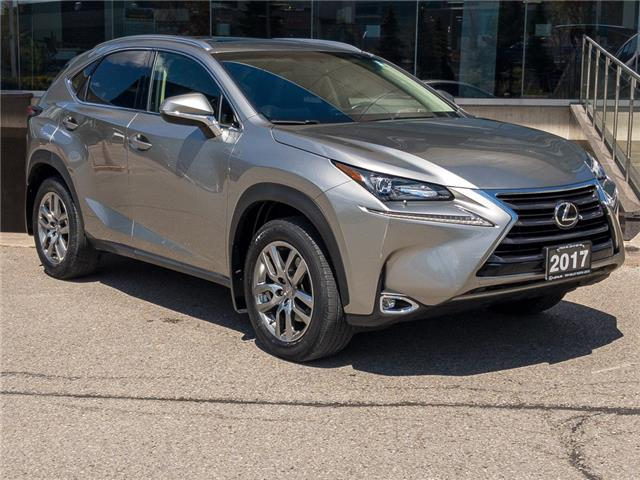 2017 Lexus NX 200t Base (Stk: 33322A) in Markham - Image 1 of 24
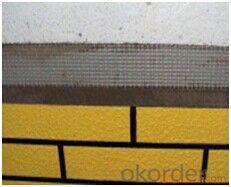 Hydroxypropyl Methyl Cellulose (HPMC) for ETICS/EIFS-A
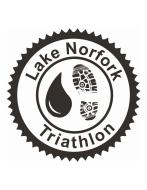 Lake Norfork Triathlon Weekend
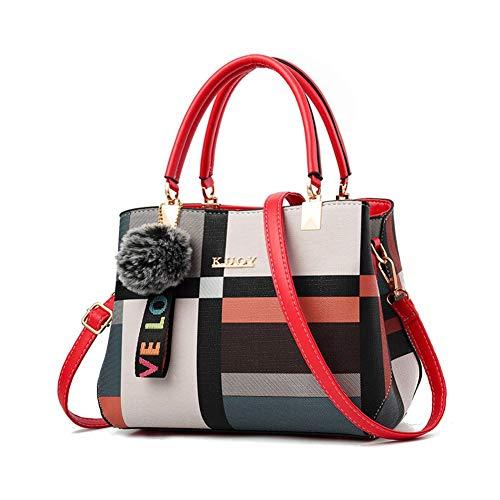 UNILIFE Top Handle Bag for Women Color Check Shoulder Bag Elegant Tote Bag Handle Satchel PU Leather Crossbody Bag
* * *
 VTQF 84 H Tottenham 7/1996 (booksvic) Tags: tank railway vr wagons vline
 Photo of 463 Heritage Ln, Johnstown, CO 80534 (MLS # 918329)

## Assignment
Please set down, exactly and with no pictures, the lines in the entries above starting at the one holding "Hydroxypropyl Methyl Cellulose" and ending at the one holding "UNILIFE Top Handle", ends included.

## Solution for this task
 Hydroxypropyl Methyl Cellulose (HPMC) for ETICS/EIFS-A
 Lake Norfork Triathlon Weekend
 UNILIFE Top Handle Bag for Women Color Check Shoulder Bag Elegant Tote Bag Handle Satchel PU Leather Crossbody Bag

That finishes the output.